> [Aim]:
Copy out all of the rows below verbatim, line for line, omitting the pictures.

> [Given records]:

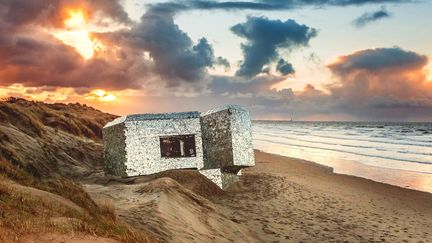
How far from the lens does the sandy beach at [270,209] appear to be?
1194 centimetres

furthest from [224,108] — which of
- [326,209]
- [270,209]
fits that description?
[326,209]

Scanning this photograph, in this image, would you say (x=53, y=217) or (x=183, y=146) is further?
(x=183, y=146)

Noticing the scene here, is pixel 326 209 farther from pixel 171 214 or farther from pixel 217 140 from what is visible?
pixel 171 214

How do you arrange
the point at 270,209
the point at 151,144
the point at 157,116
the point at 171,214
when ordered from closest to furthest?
the point at 171,214, the point at 270,209, the point at 151,144, the point at 157,116

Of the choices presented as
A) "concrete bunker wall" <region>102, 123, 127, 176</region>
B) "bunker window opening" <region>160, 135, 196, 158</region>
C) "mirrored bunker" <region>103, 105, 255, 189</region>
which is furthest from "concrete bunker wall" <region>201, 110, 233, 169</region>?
"concrete bunker wall" <region>102, 123, 127, 176</region>

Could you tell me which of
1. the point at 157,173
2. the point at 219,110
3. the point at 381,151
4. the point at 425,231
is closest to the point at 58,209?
the point at 157,173

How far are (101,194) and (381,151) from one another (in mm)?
40674

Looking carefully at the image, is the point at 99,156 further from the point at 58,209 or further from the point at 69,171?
the point at 58,209

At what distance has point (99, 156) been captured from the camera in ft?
92.8

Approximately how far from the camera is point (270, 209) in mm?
18047

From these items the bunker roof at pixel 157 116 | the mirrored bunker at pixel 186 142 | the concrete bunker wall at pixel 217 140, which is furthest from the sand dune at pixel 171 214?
the concrete bunker wall at pixel 217 140

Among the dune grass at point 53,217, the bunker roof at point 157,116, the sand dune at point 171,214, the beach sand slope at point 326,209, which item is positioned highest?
the bunker roof at point 157,116

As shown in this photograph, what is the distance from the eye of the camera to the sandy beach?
11.9 meters

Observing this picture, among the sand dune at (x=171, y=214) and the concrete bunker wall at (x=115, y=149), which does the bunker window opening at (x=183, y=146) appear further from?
the sand dune at (x=171, y=214)
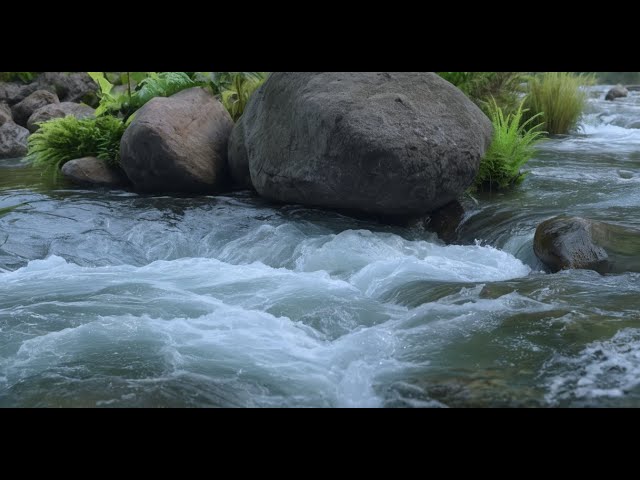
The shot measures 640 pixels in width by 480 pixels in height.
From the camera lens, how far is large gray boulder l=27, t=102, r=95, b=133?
14.3 m

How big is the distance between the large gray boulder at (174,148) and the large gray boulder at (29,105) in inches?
330

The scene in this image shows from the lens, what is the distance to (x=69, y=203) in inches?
298

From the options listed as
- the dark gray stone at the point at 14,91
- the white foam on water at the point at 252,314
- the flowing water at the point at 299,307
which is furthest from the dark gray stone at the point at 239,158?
the dark gray stone at the point at 14,91

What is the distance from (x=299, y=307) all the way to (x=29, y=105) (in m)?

> [Solution]:
How far from the lens does the sandy beach at [270,209] appear to be?
1194 centimetres

furthest from [224,108] — which of
- [326,209]
- [270,209]
fits that description?
[326,209]

Scanning this photograph, in this image, would you say (x=53, y=217) or (x=183, y=146) is further?
(x=183, y=146)

Noticing the scene here, is pixel 326 209 farther from pixel 171 214 or farther from pixel 217 140 from what is visible?
pixel 171 214

How do you arrange
the point at 270,209
the point at 151,144
the point at 157,116
the point at 171,214
when ordered from closest to furthest?
the point at 171,214, the point at 270,209, the point at 151,144, the point at 157,116

Of the choices presented as
A) "concrete bunker wall" <region>102, 123, 127, 176</region>
B) "bunker window opening" <region>160, 135, 196, 158</region>
C) "mirrored bunker" <region>103, 105, 255, 189</region>
which is furthest from "concrete bunker wall" <region>201, 110, 233, 169</region>?
"concrete bunker wall" <region>102, 123, 127, 176</region>

Could you tell me which of
1. the point at 157,173
2. the point at 219,110
3. the point at 381,151
4. the point at 425,231
is closest to the point at 58,209?
the point at 157,173

How far are (101,194) and (381,151) from one another (in mm)?
40674

Looking carefully at the image, is the point at 99,156 further from the point at 58,209 or further from the point at 69,171?
the point at 58,209

At what distance has point (99, 156) been captured from the camera in ft?
92.8

Approximately how far from the camera is point (270, 209) in mm?
18047

From these items the bunker roof at pixel 157 116 | the mirrored bunker at pixel 186 142 | the concrete bunker wall at pixel 217 140, which is furthest from the sand dune at pixel 171 214?
the concrete bunker wall at pixel 217 140

Among the dune grass at point 53,217, the bunker roof at point 157,116, the sand dune at point 171,214, the beach sand slope at point 326,209, which item is positioned highest?
the bunker roof at point 157,116

As shown in this photograph, what is the distance from the eye of the camera to the sandy beach?
11.9 meters

Observing this picture, among the sand dune at (x=171, y=214) and the concrete bunker wall at (x=115, y=149), which does the bunker window opening at (x=183, y=146) appear further from?
the sand dune at (x=171, y=214)
The shot measures 640 pixels in width by 480 pixels in height.
From the camera lens, how far is large gray boulder l=27, t=102, r=95, b=133?
14.3 m

How big is the distance between the large gray boulder at (174,148) and the large gray boulder at (29,105) in inches?
330

The scene in this image shows from the lens, what is the distance to (x=69, y=203) in inches?
298

From the options listed as
- the dark gray stone at the point at 14,91
- the white foam on water at the point at 252,314
- the flowing water at the point at 299,307
which is furthest from the dark gray stone at the point at 239,158?
the dark gray stone at the point at 14,91

What is the distance from (x=299, y=307) all the way to (x=29, y=105) (in m)?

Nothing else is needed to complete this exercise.